- Est-ce que Bastide était fou ?
- D'une certaine façon,
j'envie sa vie fantasmatique. Certains de mes patients paieraient
cher pour posséder un intérieur si chatoyant.
- Chatoyant ?
- Rien de moins que de
vaincre la mort par l'amour ! Vous en connaissez beaucoup des
trentenaires qui se baladent avec de tels rêves en poche ? S'il
fallait enfermer tous ceux qui aiment les morts ! J'ai lu,
quelque part, une phrase qui répondrait à votre question à la
façon d'un billard à trois bandes : « Pourquoi vouloir
nous tuer alors que nous sommes déjà morts ? ».
- Vous, les psys, je ne
vous comprendrais jamais, grogne Guimard.
- Ne vous dépréciez
pas, Guimard. J'ai lu vos textes, vous êtes parfaitement capable de
comprendre mes élucubrations.
- Si vous le dites...
- Ceci dit, si vous
voulez un peu de glose psychanalytique, je peux ouvrir la cafetière.

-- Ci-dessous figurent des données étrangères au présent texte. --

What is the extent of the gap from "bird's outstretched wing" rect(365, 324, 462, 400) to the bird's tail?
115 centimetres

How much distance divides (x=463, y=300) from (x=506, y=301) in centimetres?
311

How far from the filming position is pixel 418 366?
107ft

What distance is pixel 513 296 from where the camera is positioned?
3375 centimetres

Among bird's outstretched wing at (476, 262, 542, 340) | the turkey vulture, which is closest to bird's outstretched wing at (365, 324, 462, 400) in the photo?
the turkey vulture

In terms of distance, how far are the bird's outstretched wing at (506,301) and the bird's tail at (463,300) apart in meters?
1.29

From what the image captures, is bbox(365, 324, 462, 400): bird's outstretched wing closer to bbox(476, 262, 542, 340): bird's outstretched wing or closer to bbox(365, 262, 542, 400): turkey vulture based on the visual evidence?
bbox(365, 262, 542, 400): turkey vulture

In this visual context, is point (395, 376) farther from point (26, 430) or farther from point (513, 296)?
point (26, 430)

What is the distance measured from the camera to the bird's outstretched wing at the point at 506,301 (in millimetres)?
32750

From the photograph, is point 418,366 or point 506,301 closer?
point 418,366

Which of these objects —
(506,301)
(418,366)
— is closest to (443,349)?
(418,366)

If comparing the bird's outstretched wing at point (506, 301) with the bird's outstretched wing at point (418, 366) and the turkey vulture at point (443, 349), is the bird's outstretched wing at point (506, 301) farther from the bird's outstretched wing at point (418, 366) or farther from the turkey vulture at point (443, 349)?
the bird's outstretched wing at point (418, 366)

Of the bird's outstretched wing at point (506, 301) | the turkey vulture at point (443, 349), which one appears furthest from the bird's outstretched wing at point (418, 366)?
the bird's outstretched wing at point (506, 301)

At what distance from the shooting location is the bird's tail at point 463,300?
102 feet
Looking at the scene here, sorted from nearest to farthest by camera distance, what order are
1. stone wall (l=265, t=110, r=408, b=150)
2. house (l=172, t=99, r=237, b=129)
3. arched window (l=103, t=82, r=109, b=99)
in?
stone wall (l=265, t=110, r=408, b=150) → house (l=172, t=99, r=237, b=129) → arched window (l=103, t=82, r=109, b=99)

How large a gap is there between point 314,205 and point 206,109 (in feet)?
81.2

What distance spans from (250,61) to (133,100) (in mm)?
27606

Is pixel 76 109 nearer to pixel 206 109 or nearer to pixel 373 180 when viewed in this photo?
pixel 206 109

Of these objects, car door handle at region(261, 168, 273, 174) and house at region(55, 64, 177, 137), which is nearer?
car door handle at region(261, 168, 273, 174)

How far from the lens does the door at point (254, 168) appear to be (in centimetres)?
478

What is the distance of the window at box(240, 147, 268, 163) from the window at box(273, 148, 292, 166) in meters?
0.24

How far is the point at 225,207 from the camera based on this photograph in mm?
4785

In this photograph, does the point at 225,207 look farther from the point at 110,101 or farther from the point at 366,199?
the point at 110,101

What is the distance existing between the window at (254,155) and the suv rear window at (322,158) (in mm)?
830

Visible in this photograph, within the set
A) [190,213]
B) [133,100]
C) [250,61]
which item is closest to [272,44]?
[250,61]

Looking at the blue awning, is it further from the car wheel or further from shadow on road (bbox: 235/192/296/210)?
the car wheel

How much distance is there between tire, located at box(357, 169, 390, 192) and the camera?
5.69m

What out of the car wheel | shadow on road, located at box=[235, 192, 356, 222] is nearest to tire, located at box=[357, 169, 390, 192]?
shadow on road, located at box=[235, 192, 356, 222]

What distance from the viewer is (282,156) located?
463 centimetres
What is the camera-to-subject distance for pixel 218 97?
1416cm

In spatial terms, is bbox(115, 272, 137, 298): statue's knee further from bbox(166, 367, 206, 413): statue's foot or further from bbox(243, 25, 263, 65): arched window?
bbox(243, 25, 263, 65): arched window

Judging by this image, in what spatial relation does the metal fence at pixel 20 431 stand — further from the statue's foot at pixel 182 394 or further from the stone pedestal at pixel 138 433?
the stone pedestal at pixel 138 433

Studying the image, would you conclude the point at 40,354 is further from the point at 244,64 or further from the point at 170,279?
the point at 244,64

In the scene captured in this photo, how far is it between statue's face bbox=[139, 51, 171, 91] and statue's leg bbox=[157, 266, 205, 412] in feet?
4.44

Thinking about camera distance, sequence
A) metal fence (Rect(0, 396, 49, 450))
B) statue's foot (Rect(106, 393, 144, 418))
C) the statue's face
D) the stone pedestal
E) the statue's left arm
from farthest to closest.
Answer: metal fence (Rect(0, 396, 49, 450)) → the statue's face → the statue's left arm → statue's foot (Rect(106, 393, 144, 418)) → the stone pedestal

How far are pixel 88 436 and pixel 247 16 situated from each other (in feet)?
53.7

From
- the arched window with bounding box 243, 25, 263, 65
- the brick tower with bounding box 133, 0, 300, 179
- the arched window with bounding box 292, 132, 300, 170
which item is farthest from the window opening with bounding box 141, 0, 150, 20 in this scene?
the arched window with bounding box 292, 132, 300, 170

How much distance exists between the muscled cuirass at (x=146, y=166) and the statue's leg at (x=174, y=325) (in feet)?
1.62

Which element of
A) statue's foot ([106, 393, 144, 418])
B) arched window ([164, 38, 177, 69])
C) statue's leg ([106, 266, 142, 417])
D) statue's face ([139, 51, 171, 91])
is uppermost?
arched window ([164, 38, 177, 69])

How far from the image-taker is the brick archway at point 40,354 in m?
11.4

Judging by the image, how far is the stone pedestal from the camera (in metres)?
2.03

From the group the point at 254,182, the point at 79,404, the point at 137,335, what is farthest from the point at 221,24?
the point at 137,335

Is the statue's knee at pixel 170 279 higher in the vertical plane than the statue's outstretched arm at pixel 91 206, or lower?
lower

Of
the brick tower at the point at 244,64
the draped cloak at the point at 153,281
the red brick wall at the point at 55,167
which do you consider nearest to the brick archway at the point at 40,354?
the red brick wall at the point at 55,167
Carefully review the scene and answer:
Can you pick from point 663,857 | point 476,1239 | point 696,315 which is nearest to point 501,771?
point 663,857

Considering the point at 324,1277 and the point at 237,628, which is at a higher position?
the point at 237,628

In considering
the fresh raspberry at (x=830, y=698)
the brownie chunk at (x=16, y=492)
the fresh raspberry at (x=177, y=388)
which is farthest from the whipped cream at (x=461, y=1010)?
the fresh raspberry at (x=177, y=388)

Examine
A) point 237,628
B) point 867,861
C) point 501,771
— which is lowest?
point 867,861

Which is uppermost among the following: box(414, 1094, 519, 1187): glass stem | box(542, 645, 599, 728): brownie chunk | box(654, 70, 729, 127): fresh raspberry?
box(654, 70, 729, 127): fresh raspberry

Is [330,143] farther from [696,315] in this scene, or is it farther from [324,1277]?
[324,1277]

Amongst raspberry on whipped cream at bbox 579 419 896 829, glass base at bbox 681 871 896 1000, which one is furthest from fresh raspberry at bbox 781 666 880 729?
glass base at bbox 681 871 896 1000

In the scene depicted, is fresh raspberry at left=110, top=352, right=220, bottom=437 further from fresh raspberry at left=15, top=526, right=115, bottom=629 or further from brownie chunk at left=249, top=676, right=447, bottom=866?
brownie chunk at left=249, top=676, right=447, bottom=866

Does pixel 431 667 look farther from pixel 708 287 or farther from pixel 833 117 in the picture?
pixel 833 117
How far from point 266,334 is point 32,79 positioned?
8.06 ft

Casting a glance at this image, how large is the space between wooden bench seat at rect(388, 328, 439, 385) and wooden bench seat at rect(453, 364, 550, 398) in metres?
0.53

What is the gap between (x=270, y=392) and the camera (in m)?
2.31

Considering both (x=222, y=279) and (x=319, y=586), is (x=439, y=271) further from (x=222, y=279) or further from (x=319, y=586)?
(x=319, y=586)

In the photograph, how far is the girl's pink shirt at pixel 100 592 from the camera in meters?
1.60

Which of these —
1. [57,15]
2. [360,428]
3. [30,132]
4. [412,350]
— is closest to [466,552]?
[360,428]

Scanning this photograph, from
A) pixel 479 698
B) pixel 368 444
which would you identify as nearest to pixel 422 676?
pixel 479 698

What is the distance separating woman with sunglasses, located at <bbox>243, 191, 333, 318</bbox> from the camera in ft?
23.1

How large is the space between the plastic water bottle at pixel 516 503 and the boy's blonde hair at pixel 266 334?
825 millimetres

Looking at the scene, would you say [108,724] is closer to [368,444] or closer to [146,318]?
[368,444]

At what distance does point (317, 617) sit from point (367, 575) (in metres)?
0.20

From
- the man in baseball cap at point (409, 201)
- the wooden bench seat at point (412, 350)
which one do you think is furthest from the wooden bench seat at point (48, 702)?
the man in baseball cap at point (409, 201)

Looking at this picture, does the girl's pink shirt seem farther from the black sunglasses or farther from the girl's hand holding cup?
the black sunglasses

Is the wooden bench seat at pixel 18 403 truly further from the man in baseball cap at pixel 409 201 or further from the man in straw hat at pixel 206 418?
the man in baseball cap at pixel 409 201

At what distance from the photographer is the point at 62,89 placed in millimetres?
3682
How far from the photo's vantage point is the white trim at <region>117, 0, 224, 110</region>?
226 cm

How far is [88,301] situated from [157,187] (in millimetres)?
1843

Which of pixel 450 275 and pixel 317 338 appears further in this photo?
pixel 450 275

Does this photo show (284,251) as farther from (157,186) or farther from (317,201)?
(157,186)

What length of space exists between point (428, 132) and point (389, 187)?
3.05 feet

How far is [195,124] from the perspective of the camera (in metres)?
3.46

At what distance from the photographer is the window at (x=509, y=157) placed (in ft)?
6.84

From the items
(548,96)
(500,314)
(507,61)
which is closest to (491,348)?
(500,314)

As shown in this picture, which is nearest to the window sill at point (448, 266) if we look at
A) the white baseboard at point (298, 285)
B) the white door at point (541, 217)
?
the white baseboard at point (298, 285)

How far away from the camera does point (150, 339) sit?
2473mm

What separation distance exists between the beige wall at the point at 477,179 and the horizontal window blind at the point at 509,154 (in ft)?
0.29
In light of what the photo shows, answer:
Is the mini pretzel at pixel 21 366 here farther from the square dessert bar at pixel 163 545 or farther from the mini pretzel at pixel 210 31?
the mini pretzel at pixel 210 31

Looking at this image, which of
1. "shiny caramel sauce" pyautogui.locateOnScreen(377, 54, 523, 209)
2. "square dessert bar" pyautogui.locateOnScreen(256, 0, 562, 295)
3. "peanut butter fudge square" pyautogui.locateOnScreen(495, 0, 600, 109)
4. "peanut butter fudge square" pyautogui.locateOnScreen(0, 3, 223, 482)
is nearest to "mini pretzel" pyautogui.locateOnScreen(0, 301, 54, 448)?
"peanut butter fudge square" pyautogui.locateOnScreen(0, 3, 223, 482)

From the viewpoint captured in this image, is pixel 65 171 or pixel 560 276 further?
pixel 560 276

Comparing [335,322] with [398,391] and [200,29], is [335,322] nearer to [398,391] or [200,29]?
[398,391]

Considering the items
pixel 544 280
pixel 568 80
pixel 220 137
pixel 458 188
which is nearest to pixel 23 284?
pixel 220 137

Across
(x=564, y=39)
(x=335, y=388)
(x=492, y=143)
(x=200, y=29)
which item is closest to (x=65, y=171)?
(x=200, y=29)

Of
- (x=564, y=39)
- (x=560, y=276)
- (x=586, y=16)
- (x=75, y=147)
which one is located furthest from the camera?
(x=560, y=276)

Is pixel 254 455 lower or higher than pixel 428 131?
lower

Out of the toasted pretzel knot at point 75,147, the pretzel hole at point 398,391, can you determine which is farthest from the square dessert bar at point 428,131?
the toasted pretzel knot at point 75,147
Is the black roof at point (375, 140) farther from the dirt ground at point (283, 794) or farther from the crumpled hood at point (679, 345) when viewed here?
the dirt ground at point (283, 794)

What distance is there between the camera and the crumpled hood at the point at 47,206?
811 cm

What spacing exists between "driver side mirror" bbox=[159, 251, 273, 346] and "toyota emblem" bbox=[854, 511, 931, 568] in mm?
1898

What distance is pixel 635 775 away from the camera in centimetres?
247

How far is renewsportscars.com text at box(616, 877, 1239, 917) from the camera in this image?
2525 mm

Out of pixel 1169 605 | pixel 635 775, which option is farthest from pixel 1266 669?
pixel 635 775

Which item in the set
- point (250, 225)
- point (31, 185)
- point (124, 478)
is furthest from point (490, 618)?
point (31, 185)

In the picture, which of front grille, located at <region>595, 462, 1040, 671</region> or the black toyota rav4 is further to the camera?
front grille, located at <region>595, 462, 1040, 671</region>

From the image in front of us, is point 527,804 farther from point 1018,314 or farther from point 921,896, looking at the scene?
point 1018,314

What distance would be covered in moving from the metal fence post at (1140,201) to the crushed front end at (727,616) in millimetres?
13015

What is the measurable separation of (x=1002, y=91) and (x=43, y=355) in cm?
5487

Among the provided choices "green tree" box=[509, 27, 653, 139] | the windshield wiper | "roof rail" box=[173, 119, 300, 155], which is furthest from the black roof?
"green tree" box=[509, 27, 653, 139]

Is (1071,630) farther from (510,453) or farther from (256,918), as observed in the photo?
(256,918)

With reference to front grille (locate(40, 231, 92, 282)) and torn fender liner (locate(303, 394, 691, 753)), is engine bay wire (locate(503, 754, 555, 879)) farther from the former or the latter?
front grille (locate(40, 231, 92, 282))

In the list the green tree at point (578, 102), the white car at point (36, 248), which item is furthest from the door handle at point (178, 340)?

Votre Bastide avait peut-être pigé qu'il fallait mieux aimer une
morte. Car enfin, qu'est-ce que autrui sinon quelqu'un qui ne cesse
de vous glisser entre les doigts. Avec une morte, on résout une part
du problème. Et quand je pense à ce que sont les couples
aujourd'hui, je me dis que certains, comme Bastide, ont grand intérêt
à ne pas se mettre à la colle avec n'importe qui. Ceci dit, il
aurait pu sombrer dans la solitude ou se trouver une copine sur
internet. Il a préféré aimer une femme qui ne voulait pas
disparaître. Qui pourrait l'en blâmer ?
- Quand même, une
morte...
- Vous aurez compris que
j'ai toujours eu un peu de mal avec le concept de normalité. Mais
enfin, on voit bien que la solution de Bastide ne pouvait durer bien
longtemps, justement parce qu'elle était collée à l'éternité...
Un silence se fait,
troublé par le claquement du briquet de Soleimani.
- Bastide a fini par
déserter ce monde, dit-il en exhalant un long nuage de fumée
au-dessus des tombes. Et d'une façon qui n'était pas plus infamante
qu'une autre. Et je ne parle pas seulement de son suicide.